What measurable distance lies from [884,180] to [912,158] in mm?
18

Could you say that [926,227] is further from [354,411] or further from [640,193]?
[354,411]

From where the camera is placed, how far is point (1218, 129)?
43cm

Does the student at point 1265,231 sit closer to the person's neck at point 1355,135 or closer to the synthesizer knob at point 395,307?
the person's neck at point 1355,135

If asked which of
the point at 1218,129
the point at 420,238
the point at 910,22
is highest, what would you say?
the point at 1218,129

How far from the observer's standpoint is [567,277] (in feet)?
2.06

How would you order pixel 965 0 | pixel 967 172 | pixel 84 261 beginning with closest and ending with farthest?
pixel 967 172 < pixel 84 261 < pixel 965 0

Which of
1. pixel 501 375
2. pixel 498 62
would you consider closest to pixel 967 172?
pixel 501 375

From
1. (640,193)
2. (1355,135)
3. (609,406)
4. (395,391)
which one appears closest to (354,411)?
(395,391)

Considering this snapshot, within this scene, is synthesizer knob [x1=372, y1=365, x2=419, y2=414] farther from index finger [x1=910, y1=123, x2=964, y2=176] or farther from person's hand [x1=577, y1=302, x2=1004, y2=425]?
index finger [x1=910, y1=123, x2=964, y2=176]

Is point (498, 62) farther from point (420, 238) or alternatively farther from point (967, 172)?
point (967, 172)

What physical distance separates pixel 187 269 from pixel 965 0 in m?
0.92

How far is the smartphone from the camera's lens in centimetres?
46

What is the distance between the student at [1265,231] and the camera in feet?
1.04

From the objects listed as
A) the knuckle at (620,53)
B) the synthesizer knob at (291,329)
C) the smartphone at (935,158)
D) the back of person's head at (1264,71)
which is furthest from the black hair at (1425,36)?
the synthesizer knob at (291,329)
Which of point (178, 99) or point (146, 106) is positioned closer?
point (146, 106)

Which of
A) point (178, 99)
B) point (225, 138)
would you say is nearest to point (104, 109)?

[Do this]: Retype the material word for word, from the line with "How far from" through the last line of the material, including both of those lines.

[In response]:
How far from the observer's standpoint is [567,277] (in feet)?
2.06

How would you order pixel 965 0 | pixel 967 172 | pixel 84 261 beginning with closest and ending with farthest?
pixel 967 172 < pixel 84 261 < pixel 965 0

Which of
1. pixel 501 375
2. pixel 498 62
would you consider closest to pixel 967 172?
pixel 501 375

From
1. (640,193)
2. (1355,135)
3. (609,406)
4. (395,391)
which one appears closest to (354,411)?
(395,391)

Considering this snapshot, within this scene, is synthesizer knob [x1=372, y1=365, x2=419, y2=414] farther from index finger [x1=910, y1=123, x2=964, y2=176] or farther from person's hand [x1=577, y1=302, x2=1004, y2=425]?
index finger [x1=910, y1=123, x2=964, y2=176]

Is point (498, 62) farther from point (420, 238) or alternatively farther from point (967, 172)?
point (967, 172)

What physical distance separates pixel 187 269 from pixel 965 0 in m?
0.92

How far is the smartphone from the camera's lens in centimetres?
46

What is the distance between the student at [1265,231] and the camera in feet?
1.04

From the objects listed as
A) the knuckle at (620,53)
B) the synthesizer knob at (291,329)
C) the smartphone at (935,158)
D) the back of person's head at (1264,71)
which is furthest from the black hair at (1425,36)?
the synthesizer knob at (291,329)
Which of point (178, 99) or point (146, 106) is positioned closer?
point (146, 106)

Which of
A) point (178, 99)
B) point (225, 138)
would you say is nearest to point (104, 109)?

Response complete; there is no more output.